**Dataset extract**.

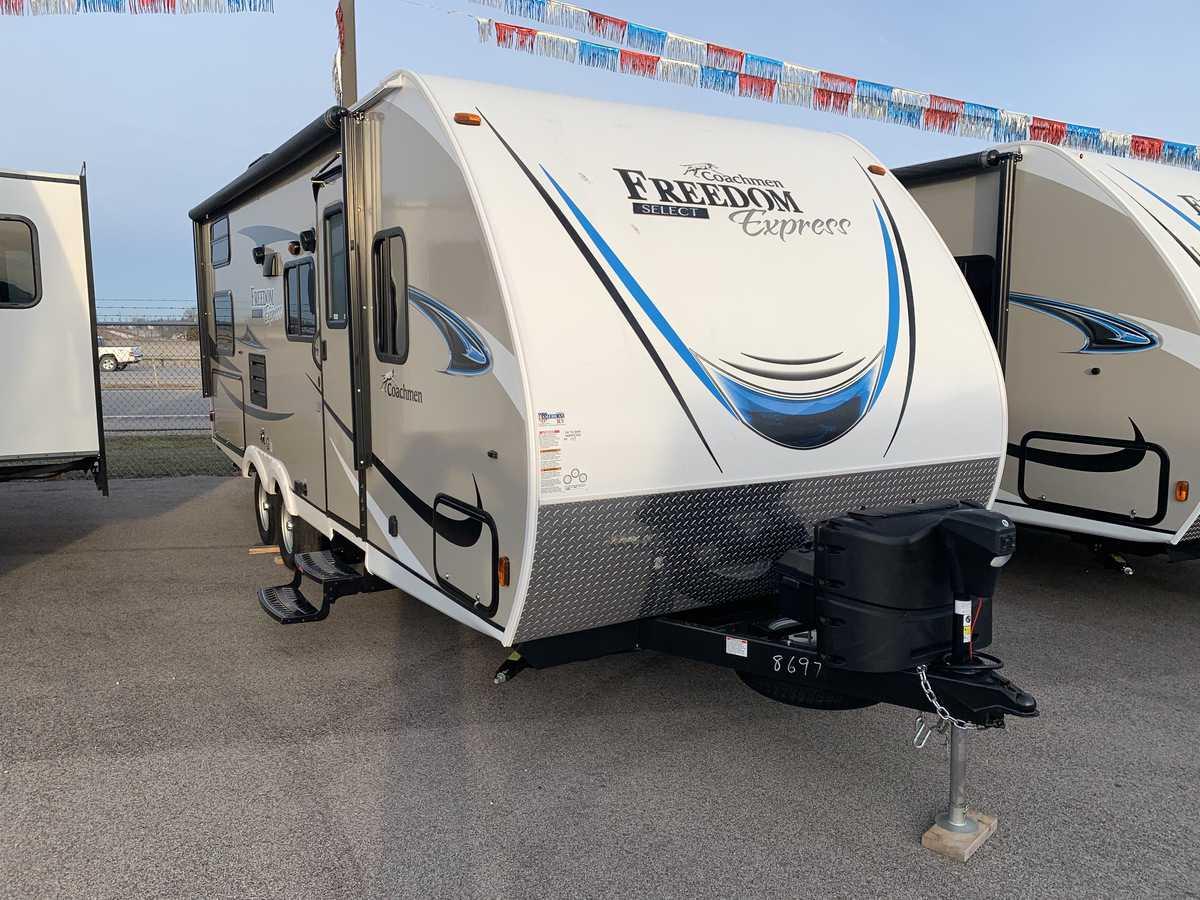 NEW 2019 Coachmen FREEDOM EXPRESS 23.9BHSE - American RV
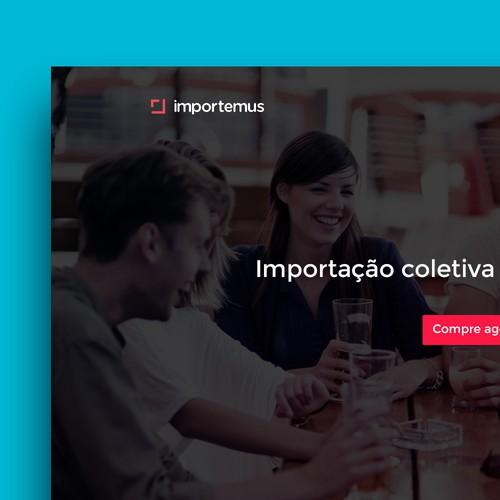 importemus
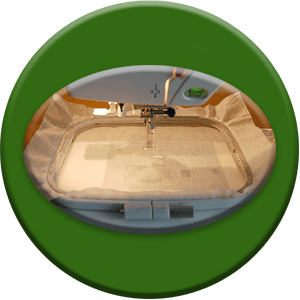 Изготовление изделия мастером по вышивке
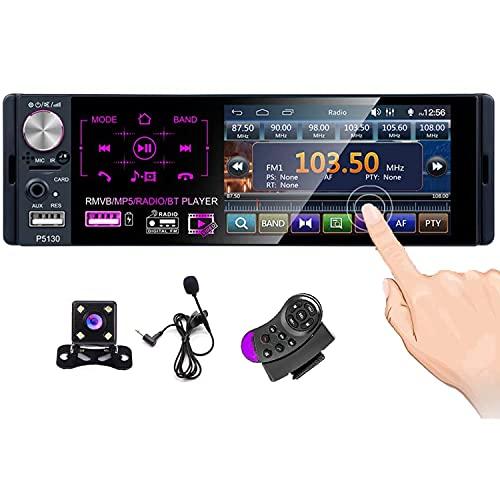 CAMECHO Bluetooth Car Radio 4    Pantalla táctil capacitiva 1 DIN. Estéreo FM Am RDS Radio con Doble Puerto USB AUX-in SD Puerto + Cámara de Respaldo + Control del Volante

**Problem to solve**.
Print the listing word for word, but omit the pictures.

**Response to the task**.
 NEW 2019 Coachmen FREEDOM EXPRESS 23.9BHSE - American RV
 importemus
 Изготовление изделия мастером по вышивке
 CAMECHO Bluetooth Car Radio 4    Pantalla táctil capacitiva 1 DIN. Estéreo FM Am RDS Radio con Doble Puerto USB AUX-in SD Puerto + Cámara de Respaldo + Control del Volante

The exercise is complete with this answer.